◆ **What the task requires**
Copy the records below verbatim, from the first line through the line containing "common name: blue whistling thrush", inclusive, and output nothing else.

START Data supplied

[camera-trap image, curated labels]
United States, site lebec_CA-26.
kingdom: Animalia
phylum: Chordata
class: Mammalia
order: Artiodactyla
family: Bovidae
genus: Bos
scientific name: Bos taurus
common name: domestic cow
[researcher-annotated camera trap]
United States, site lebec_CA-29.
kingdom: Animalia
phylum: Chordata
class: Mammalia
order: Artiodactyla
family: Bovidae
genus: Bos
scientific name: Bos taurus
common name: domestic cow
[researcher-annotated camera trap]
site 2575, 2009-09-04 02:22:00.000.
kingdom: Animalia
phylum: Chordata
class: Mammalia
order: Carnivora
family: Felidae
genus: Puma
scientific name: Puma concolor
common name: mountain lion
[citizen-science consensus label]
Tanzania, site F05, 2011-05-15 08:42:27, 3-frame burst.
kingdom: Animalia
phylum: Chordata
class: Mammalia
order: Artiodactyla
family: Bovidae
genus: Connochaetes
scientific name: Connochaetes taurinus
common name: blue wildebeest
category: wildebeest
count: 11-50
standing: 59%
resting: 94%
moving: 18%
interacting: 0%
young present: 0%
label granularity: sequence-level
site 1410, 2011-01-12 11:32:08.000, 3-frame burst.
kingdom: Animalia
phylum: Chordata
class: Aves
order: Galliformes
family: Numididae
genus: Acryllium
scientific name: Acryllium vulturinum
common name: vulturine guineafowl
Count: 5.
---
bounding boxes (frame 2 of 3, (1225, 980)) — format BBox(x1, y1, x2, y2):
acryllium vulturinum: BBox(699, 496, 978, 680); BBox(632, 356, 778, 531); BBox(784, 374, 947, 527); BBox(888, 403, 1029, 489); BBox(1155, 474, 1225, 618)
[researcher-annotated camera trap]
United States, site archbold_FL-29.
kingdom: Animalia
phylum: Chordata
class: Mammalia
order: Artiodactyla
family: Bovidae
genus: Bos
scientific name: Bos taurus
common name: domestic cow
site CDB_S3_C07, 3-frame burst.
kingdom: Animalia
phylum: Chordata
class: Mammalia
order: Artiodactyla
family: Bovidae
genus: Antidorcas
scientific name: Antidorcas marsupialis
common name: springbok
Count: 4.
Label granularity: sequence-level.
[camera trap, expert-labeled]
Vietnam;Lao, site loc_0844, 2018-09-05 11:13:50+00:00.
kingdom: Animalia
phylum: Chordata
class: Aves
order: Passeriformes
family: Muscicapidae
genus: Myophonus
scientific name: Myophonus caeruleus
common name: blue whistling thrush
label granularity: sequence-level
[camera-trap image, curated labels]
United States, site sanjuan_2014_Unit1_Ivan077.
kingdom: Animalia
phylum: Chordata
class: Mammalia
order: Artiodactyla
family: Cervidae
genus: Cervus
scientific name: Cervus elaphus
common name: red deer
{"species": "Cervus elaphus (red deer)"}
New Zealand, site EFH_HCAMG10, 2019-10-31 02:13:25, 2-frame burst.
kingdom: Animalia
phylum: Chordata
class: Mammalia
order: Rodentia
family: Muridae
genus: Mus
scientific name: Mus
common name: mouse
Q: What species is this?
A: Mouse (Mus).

END Data supplied

◆ **Answer below**
[camera-trap image, curated labels]
United States, site lebec_CA-26.
kingdom: Animalia
phylum: Chordata
class: Mammalia
order: Artiodactyla
family: Bovidae
genus: Bos
scientific name: Bos taurus
common name: domestic cow
[researcher-annotated camera trap]
United States, site lebec_CA-29.
kingdom: Animalia
phylum: Chordata
class: Mammalia
order: Artiodactyla
family: Bovidae
genus: Bos
scientific name: Bos taurus
common name: domestic cow
[researcher-annotated camera trap]
site 2575, 2009-09-04 02:22:00.000.
kingdom: Animalia
phylum: Chordata
class: Mammalia
order: Carnivora
family: Felidae
genus: Puma
scientific name: Puma concolor
common name: mountain lion
[citizen-science consensus label]
Tanzania, site F05, 2011-05-15 08:42:27, 3-frame burst.
kingdom: Animalia
phylum: Chordata
class: Mammalia
order: Artiodactyla
family: Bovidae
genus: Connochaetes
scientific name: Connochaetes taurinus
common name: blue wildebeest
category: wildebeest
count: 11-50
standing: 59%
resting: 94%
moving: 18%
interacting: 0%
young present: 0%
label granularity: sequence-level
site 1410, 2011-01-12 11:32:08.000, 3-frame burst.
kingdom: Animalia
phylum: Chordata
class: Aves
order: Galliformes
family: Numididae
genus: Acryllium
scientific name: Acryllium vulturinum
common name: vulturine guineafowl
Count: 5.
---
bounding boxes (frame 2 of 3, (1225, 980)) — format BBox(x1, y1, x2, y2):
acryllium vulturinum: BBox(699, 496, 978, 680); BBox(632, 356, 778, 531); BBox(784, 374, 947, 527); BBox(888, 403, 1029, 489); BBox(1155, 474, 1225, 618)
[researcher-annotated camera trap]
United States, site archbold_FL-29.
kingdom: Animalia
phylum: Chordata
class: Mammalia
order: Artiodactyla
family: Bovidae
genus: Bos
scientific name: Bos taurus
common name: domestic cow
site CDB_S3_C07, 3-frame burst.
kingdom: Animalia
phylum: Chordata
class: Mammalia
order: Artiodactyla
family: Bovidae
genus: Antidorcas
scientific name: Antidorcas marsupialis
common name: springbok
Count: 4.
Label granularity: sequence-level.
[camera trap, expert-labeled]
Vietnam;Lao, site loc_0844, 2018-09-05 11:13:50+00:00.
kingdom: Animalia
phylum: Chordata
class: Aves
order: Passeriformes
family: Muscicapidae
genus: Myophonus
scientific name: Myophonus caeruleus
common name: blue whistling thrush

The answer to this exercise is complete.